CD Projekt RED, the studio behind the acclaimed Witcher series, aims for success in the long term.

The modern day gaming industry is pretty fast-paced, perhaps too much so at times. With things like annual sequels becoming a norm, many publishers have made present day profits their primary concern, leaving some to wonder if current models for success can be maintained into the future. Comparatively CD Projekt RED, the studio behind the acclaimed Witcher series, has arguably been defined by a history of slow and steady growth dating back to its inception in the 1990s.

"I started [CD Projekt RED] in '94, right out of high school," said company co-founder Marcin Iwinski. "From the very beginning we wanted to make games. But we were realists. So the first thing was, "Can we really make it happen?
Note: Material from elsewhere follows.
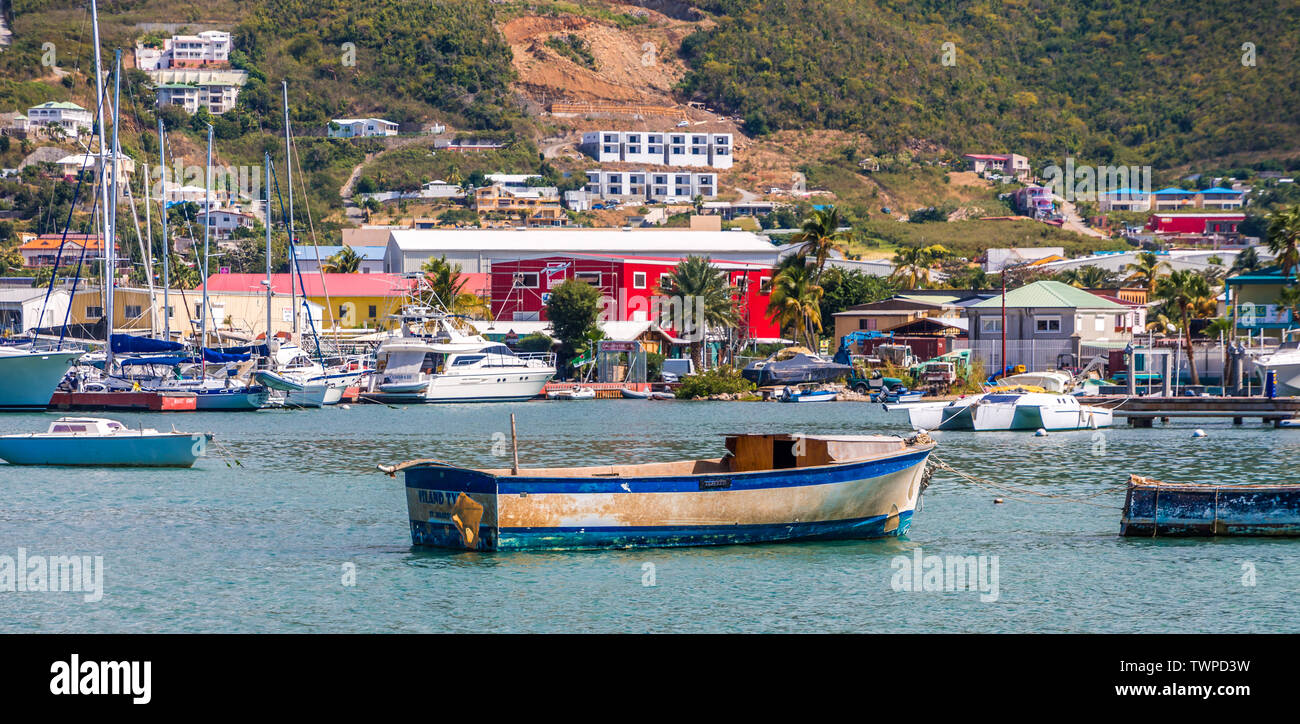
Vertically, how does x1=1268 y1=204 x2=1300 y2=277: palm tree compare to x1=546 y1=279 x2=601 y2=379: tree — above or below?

Can we make a project [an RPG] of the scope you're dreaming about?" Achieving the company's goals would be an effort spanning the space of years. "We started a games distribution business in Poland... And at a certain point, all of the money that was coming from the distribution business, we were basically putting into development. It's a really long way, if you look at it, to where we are today." A lengthy path that allowed the developer to finance much of The Witcher 1 on its own, and then pay for all of The Witcher 2's development costs. "Whenever we made this money, we fully reinvested to production," said Iwinski.

The company's slow crawl to its present position, in turn, helped it to foster a long term view of profitability. "For a lot of companies, from a short-term business perspective, the famous hit-and-run strategy, there are still a lot of people applying this. And sometimes it works," he said. "I just don't think it's [the way we should run our business]. So we are really deliberately choosing what we want to do, and we will do it for as long as we are happy with the effect." Contrary as CD Projekt RED's philosophy may be to the "hit-and-run" strategies of other industry entities, it's an approach that seems to be working. The Witcher 2 is one the most widely acclaimed RPGs to come out in recent years and excitement is already building for its follow-up, The Witcher 3: Wild Hunt.